Swiftbeard

The Claude Code Skills Marketplace

The ecosystem of 380+ Claude Code skills — how to find, install, and build them, and how the plugin model works.

claude-codepluginsskillsecosystem

Claude Code shipped with a skills marketplace and most developers don't know it exists. That's a miss, because there are skills in there that meaningfully change what Claude Code can do.

Here's the lay of the land.

What Skills Are

A Claude Code skill is a bundle of three things:

  1. Prompts — System context and instructions that get loaded when the skill is active
  2. Commands — Slash commands you can invoke (e.g., /commit, /review-pr)
  3. Hooks — Automated triggers that fire at specific points (after a file edit, before a commit, etc.)

Skills are YAML/Markdown files that live in a .claude/skills/ directory, either locally in your project or in your global Claude Code config.
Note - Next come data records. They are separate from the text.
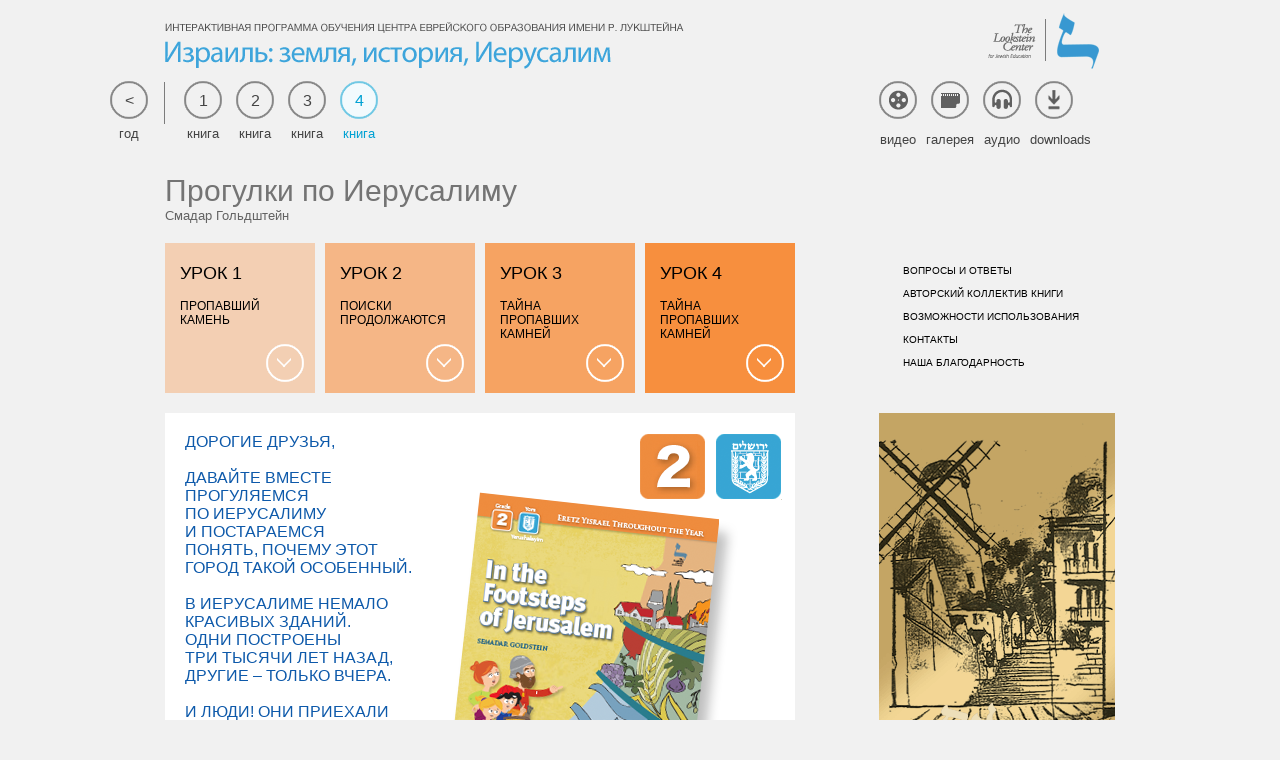

--- FILE ---
content_type: text/html; charset=UTF-8
request_url: http://lookstein.colordepth.com/class_2_book_4.php
body_size: 2112
content:
<!DOCTYPE html>
<html>
  <head>
  		<meta content="text/html; charset=utf-8" http-equiv="content-type">
    <title>Класс 1 > Книга 2</title>
    <link rel="stylesheet" type="text/css" media="screen"href="css/uistyle.css">
    <script type="text/javascript" src="js/jquery.min.js"></script>
  </head>
  <body>
  		<div class="header"></div>
  	
  	<!-- boook navigation: parameters: class, book -->
    <div class="wrapper">
    			<!-- media pages links -->
		<div class="books-links">
		  <div class="page-circle" style="width: 60px; margin-right: 10px"><img 
		  	style="float: right; margin-top: 15px" src="images/splitter.png"><a 
		  	style="padding-top: 25px" href="index.php?class=2" class="page-link">&lt;
				<p class="page-label">год</p></a></div>
			<div class="page-circle"><a 
				style="padding-top: 25px" href="class_2_book_1.php" class="page-link">1
				<p class="page-label">книга</p></a></div>
			<div class="page-circle"><a 
				style="padding-top: 25px" href="class_2_book_2.php" class="page-link">2
				<p class="page-label">книга</p></a></div>
			<div class="page-circle"><a 
				style="padding-top: 25px" href="class_2_book_3.php" class="page-link">3
				<p class="page-label">книга</p></a></div>
			<div class="page-circle-selected"><a 
				style="padding-top: 25px" href="class_2_book_4.php" class="page-link">4
				<p class="page-label">книга</p></a></div>
		</div>			
    </div>
    
    <!-- navigational wrapper -->
    <div class="wrapper">
    	<h1>Прогулки по Иерусалиму</h1>
    	<p class="author">Смадар Гольдштейн</p>
    	
<!-- book navigation -->
    	<div class="book-navigation">
    		<a href="class_2_book_4_chap_1.php" class="square-button" style="background-color: #f3cfb3">
    			<h2>Урок 1</h2>
    			<p>Пропавший <br />камень</p>
    		</a>
    		<a href="class_2_book_4_chap_2.php" class="square-button" style="background-color: #f5b686">
    				<h2>Урок 2</h2>
    				<p>Поиски продолжаются</p>
    		</a>
    		<a href="class_2_book_4_chap_3.php" class="square-button" style="background-color: #f6a362">
    		  <h2>Урок 3</h2>
    			<p>тайнa <br />пропавших <br />камней</p>
    		</a>
    		<a href="class_2_book_4_chap_4.php" class="square-button" style="background-color: #f78f3e; margin-right: 0px;">
    			<h2>Урок 4</h2>
    			<p>тайнa <br />пропавших <br />камней</p>
    		</a>
    	</div><!-- end of book navigation -->
    	
      <!-- orange links -->
								<div class="links">
					<a class="first" href="class_1_book_1_qa.php">Вопросы и ответы</a>
					<a href="class_1_book_1_akk.php">Авторский коллектив книги</a>
					<a href="class_1_book_1_instruction.php">Возможности использования</a>
					<a href="class_1_book_1_contacts.php">Контакты</a>
					<a href="class_1_book_1_10x.php">Наша благодарность</a>
				</div>
		</div>	  
		  
		  
		<!---- content wrapper ------------------------------------------------------------->  
		<div class="wrapper">
		
		<!-- book description here -->
    	<div class="book-description" 
    		style="background: url('images/books/book2_4.png') right top no-repeat #fff;">
    	<p> Дорогие друзья,
		<br/><br/>
			Давайте вместе <br/>прогуляемся <br/>по Иерусалиму <br/>и постараемся <br/>понять, почему этот <br/>город такой особенный.<br/><br/> 
В Иерусалиме немало красивых зданий. <br/>Одни построены <br/>три тысячи лет назад, <br/>другие – только вчера.<br/><br/> 
И люди! Они приехали <br/>со всего света. <br/>Одни – сегодня, другие – десять лет назад. Есть семьи, которые живут <br/>в Иерусалиме сотни лет. 
<br/><br/>
Почему евреи приезжают <br/>в Иерусалим и  хотят <br/>здесь остаться? <br/>Потому что Иерусалим – <br/>наш город. 
		<br/><br/>	
			Когда вы узнаете историю Иерусалима, его тайны, он станет родным и для вас.
		</p>
		
		<!-- link to PDF -->
		<a href="pdf/AB_G4.pdf" target="_blank">
		<div class="pdflync"></div></a>

    	</div><!-- end of book description -->
    	
    	
    	
    	<!-- right column (illustration) -->
			<div class="margings-wrapper">
				<img src="images/mont.png">
				<p style="padding-left: 10px">Иерусалим: район Монтефьори.</p>	
			</div><!-- end of illustration -->

    </div><!-- end of content wrapper -->	


   
				<!-- media pages links -->
		<div class="media-links">
			<div class="page-circle"><a 
				href="page_video.php" class="page-link">
				<img src="images/icon_video.png" width="24" height="24" >
				<p class="page-label">видео</p></a></div>
			<div class="page-circle"><a 
				href="page_gallery.php" class="page-link">
				<img src="images/icon_photo.png" width="24" height="24" >
				<p class="page-label">галерея</p></a></div>
			<div class="page-circle"><a 
				href="page_audio.php" class="page-link">
				<img src="images/icon_audio.png" width="24" height="24" >
				<p class="page-label">аудио</p></a></div>
			<div class="page-circle"><a 
				href="page_down.php" class="page-link">
				<img src="images/icon_download.png" width="24" height="24" >
				<p class="page-label">downloads</p></a></div>
		</div>			
    			<div class="footer">
			<div class="align-left" style="width: 350px; margin-top: 20px">
			<p class="allcaps">вы можете пользоваться этими электронными книгами
			на любой компьюторной платформе и на любом дивайсе (планшете, смартфоне или компьютере)</p>
     	<p class="allcaps" style="font-size: 14px; margin-left: 50px">успехов!!</p>
     	
     	<div style="margin-top: 50px">
	  	<img src="images/footer.png" width="950" height="24" alt="footer">
	    </div>	
		</div>

  </div>
	</body>
</html>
When you install a skill, its context is available in every session.

Think of them as extensions for Claude Code — similar to VS Code extensions but for AI-driven development.

Finding Skills

The marketplace is at claude.ai/marketplace. The catalog is growing fast — last count was over 380 skills across categories including:

  • Dev workflow: commit helpers, PR reviewers, changelog generators
  • Code quality: linters, security scanners, architecture reviewers
  • Domain-specific: Django helpers, React patterns, AWS CDK guides
  • Documentation: docstring generators, README writers, API docs
  • Testing: test generators, coverage analyzers, flaky test detectors

The quality varies significantly. Skills from Vercel, Anthropic, and a few active open-source maintainers are well-maintained. Community skills are hit or miss.

Installing a Skill

# Install via Claude Code CLI
claude skills install vercel/nextjs

# Or install directly from a git URL
claude skills install https://github.com/user/my-skill

# List installed skills
claude skills list

# Use a skill command
/review-pr 123

Some skills are project-scoped (install in the project directory) and some are global (available in all projects). The distinction matters — a Next.js skill doesn't belong in a Python project.
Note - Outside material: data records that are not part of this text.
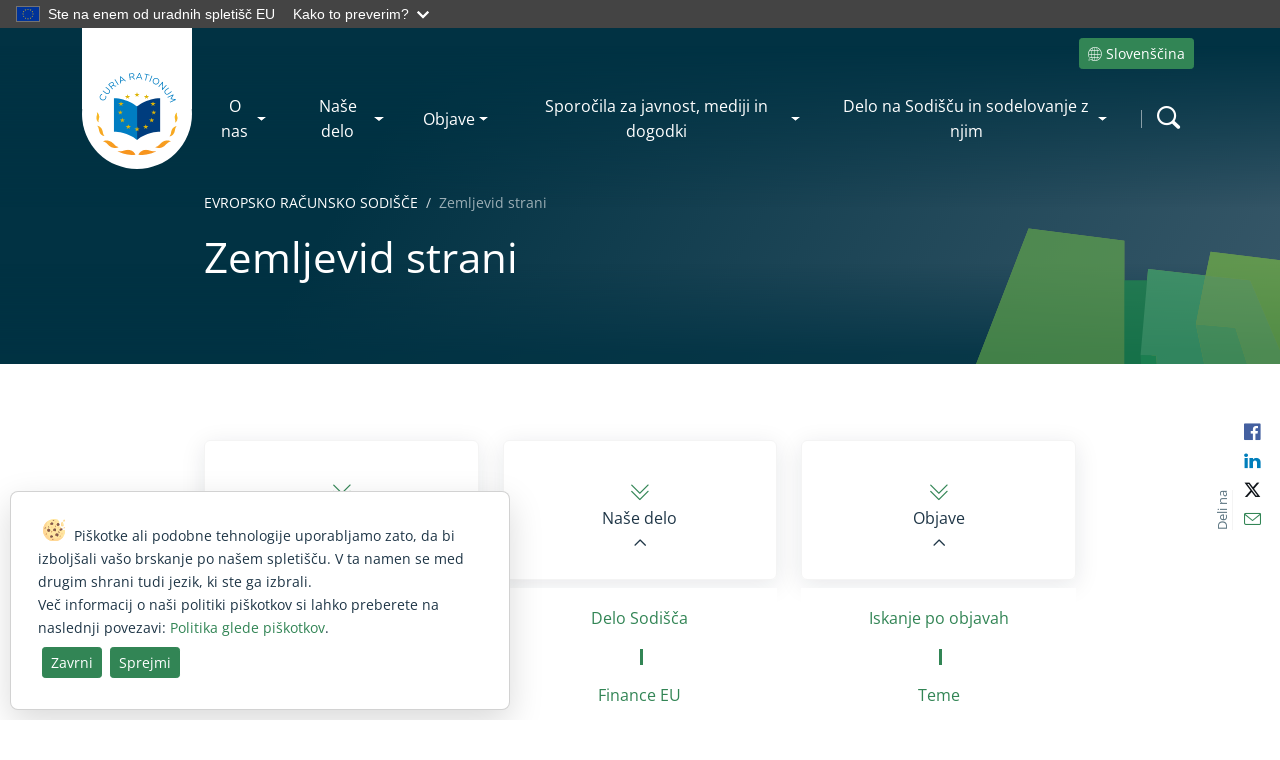

--- FILE ---
content_type: text/xml
request_url: https://www.eca.europa.eu/sl/Style%20Library/masterpage_nav/menu_internet.xml
body_size: 1202
content:
<?xml version="1.0" encoding="UTF-8"?><mainnavigation><firstLevels><firstLevel label="O nas" href="/sl" role="menuitem" class="mainnav-item__link" aria-expanded="false" aria-haspopup="true" target=""><secondLevelColumns><secondLevelColumn><secondLevelLinks><secondLevelLink label="Poslanstvo, vizija in vrednote" href="/sl/mission-vision-and-values" role="menuitem" class="submenu__item" target="" /><secondLevelLink label="Transparentnost" href="/sl/transparency" role="menuitem" class="submenu__item" target="" /><secondLevelLink label="Upravljanje" href="/sl/governance" role="menuitem" class="submenu__item" target="" /><secondLevelLink label="Organizacija" href="/sl/organisation" role="menuitem" class="submenu__item" target="" /><secondLevelLink label="Pravni okvir" href="/sl/legal-framework" role="menuitem" class="submenu__item" target="" /><secondLevelLink label="Zgodovina" href="/sl/history" role="menuitem" class="submenu__item" target="" /></secondLevelLinks></secondLevelColumn></secondLevelColumns></firstLevel><firstLevel label="Naše delo" href="/sl" role="menuitem" class="mainnav-item__link" aria-expanded="false" aria-haspopup="true" target=""><secondLevelColumns><secondLevelColumn><secondLevelLinks><secondLevelLink label="Delo Sodišča" href="/sl/what-we-do" role="menuitem" class="submenu__item" target="" /><secondLevelLink label="Finance EU" href="/sl/the-eu-finances" role="menuitem" class="submenu__item" target="" /><secondLevelLink label="Mednarodno sodelovanje" href="/sl/international-overview" role="menuitem" class="submenu__item" target="" /><secondLevelLink label="Odnosi z institucijami" href="/sl/institutional-relations" role="menuitem" class="submenu__item" target="" /><secondLevelLink label="Javna revizija v Evropski uniji" href="https://op.europa.eu/webpub/eca/book-state-audit/sl/" role="menuitem" class="submenu__item" target="_blank" /></secondLevelLinks></secondLevelColumn></secondLevelColumns></firstLevel><firstLevel label="Objave" href="/sl" role="menuitem" class="mainnav-item__link" aria-expanded="false" aria-haspopup="true" target=""><secondLevelColumns><secondLevelColumn><secondLevelLinks><secondLevelLink label="Iskanje po objavah" href="/sl/search-publications" role="menuitem" class="submenu__item" target="" /><secondLevelLink label="Teme" href="/sl/topics" role="menuitem" class="submenu__item" target="" /><secondLevelLink label="Revizijska poročila, pregledi in mnenja" href="/sl/multiple-reports" role="menuitem" class="submenu__item" target="" /><secondLevelLink label="Poročila o dejavnostih" href="/sl/annual-activity-reports" role="menuitem" class="submenu__item" target="" /><secondLevelLink label="Revija Journal" href="/sl/journal" role="menuitem" class="submenu__item" target="" /></secondLevelLinks></secondLevelColumn></secondLevelColumns></firstLevel><firstLevel label="Sporočila za javnost, mediji in dogodki" href="/sl" role="menuitem" class="mainnav-item__link" aria-expanded="false" aria-haspopup="true" target=""><secondLevelColumns><secondLevelColumn><secondLevelLinks><secondLevelLink label="Novice" href="/sl/all-news" role="menuitem" class="submenu__item" target="" /><secondLevelLink label="Mesečni novičnik" href="/sl/newsletters" role="menuitem" class="submenu__item" target="" /><secondLevelLink label="Koledar" href="/sl/calendar" role="menuitem" class="submenu__item" target="" /><secondLevelLink label="Dogodki" href="/sl/events" role="menuitem" class="submenu__item" target="" /><secondLevelLink label="Kontakt za medije" href="/sl/media-contact" role="menuitem" class="submenu__item" target="" /><secondLevelLink label="Multimedijsko središče" href="/sl/multimedia-centre" role="menuitem" class="submenu__item" target="" /></secondLevelLinks></secondLevelColumn></secondLevelColumns></firstLevel><firstLevel label="Delo na Sodišču in sodelovanje z njim" href="/sl" role="menuitem" class="mainnav-item__link" aria-expanded="false" aria-haspopup="true" target=""><secondLevelColumns><secondLevelColumn><secondLevelLinks><secondLevelLink label="Pridružite se Sodišču" href="/sl/join-the-eca" role="menuitem" class="submenu__item" target="" /><secondLevelLink label="Javna naročila" href="/sl/public-procurement" role="menuitem" class="submenu__item" target="" /></secondLevelLinks></secondLevelColumn></secondLevelColumns></firstLevel></firstLevels></mainnavigation>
How the Plugin Model Works

Under the hood, a skill is a directory with a skill.yaml manifest:

name: my-custom-reviewer
version: 1.0.0
description: "Code reviewer focused on security patterns"

commands:
  - name: security-review
    description: "Review the current diff for security issues"
    prompt: |
      Review the following code changes for security vulnerabilities.
      Focus on: SQL injection, XSS, authentication bypasses, and secrets exposure.
      Format findings as: [CRITICAL/HIGH/MEDIUM/LOW] description

hooks:
  - trigger: PreToolUse
    matcher: "Bash(git commit*)"
    prompt: "Before committing, check for any hardcoded secrets in staged files"

context: |
  ## Security Context
  This project handles PII data and is PCI compliant.
  Authentication is handled by Clerk. Never bypass auth checks.

The skill's context is injected into Claude's system prompt. Commands become slash commands. Hooks fire automatically.

Building Your Own Skill

The barrier to building a skill is low — if you can write a good prompt, you can build a skill.
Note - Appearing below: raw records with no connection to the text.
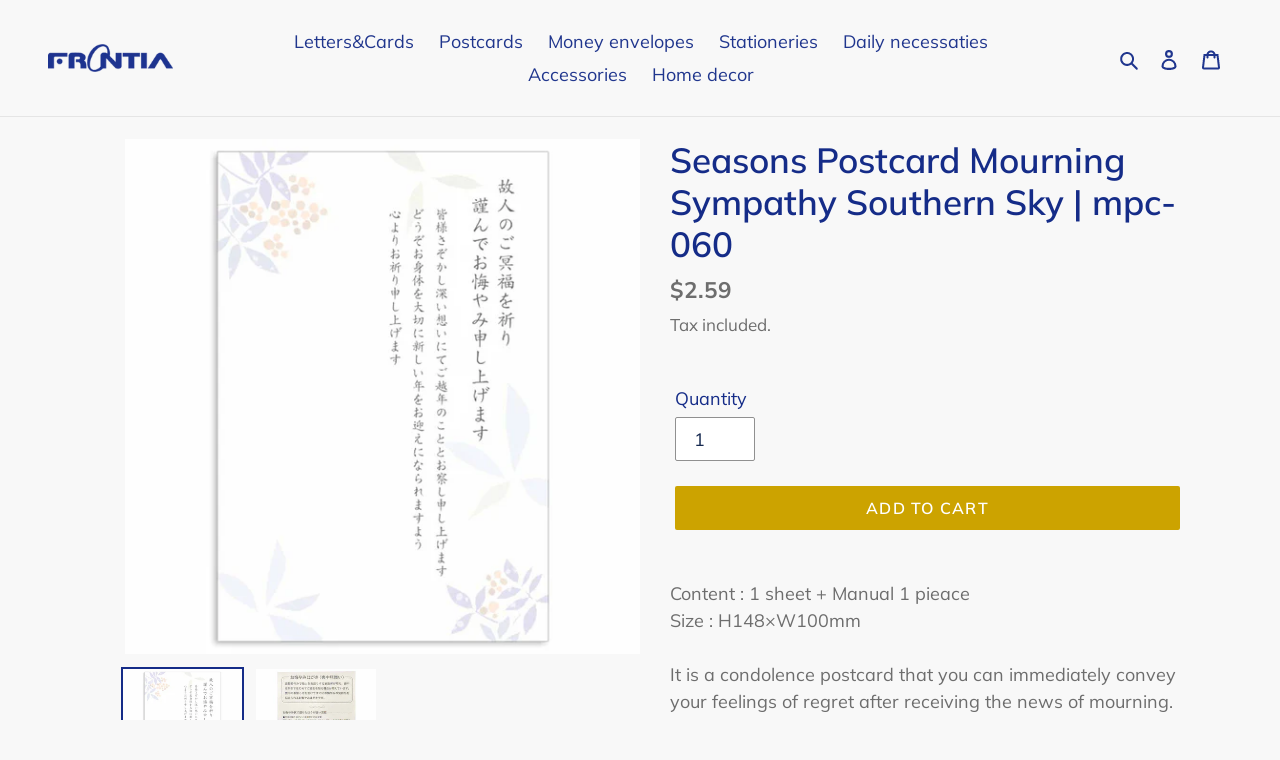

--- FILE ---
content_type: text/javascript
request_url: https://frontia-net.com/cdn/shop/t/2/assets/custom.js?v=122742923291062177401611306693
body_size: -599
content:
$(window).scroll(function(){var element=$("#shopify-section-header"),scroll=$(window).scrollTop(),height=element.outerHeight();scroll>height?element.addClass("fixed"):element.removeClass("fixed")});
//# sourceMappingURL=/cdn/shop/t/2/assets/custom.js.map?v=122742923291062177401611306693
Most useful custom skills I've seen are project-specific:

  • A skill that understands your team's code review standards
  • A skill that knows your API contracts and validates against them
  • A skill that generates tests matching your project's test patterns
  • A skill that knows your deployment process and guides through it

These aren't shareable to the marketplace but they're enormously valuable within a codebase.

What to Install First

If you're new to the marketplace, start with:

  1. vercel/nextjs — If you're building Next.js apps, this is load-bearing
  2. anthropic/commit — Generates good commit messages automatically
  3. anthropic/code-review — Structured PR review with consistent format
  4. Find one domain-specific skill for your main tech stack

Avoid installing everything — skills that load irrelevant context can actually degrade Claude's focus on the task at hand. Install what you'll use, skip the rest.

The Ecosystem Direction

The skills marketplace is Anthropic's bet that Claude Code becomes more useful through composition — specialists built on top of a generalist. That's the right instinct. The question is whether the community skill quality improves fast enough to make the marketplace genuinely valuable. Early signs are good.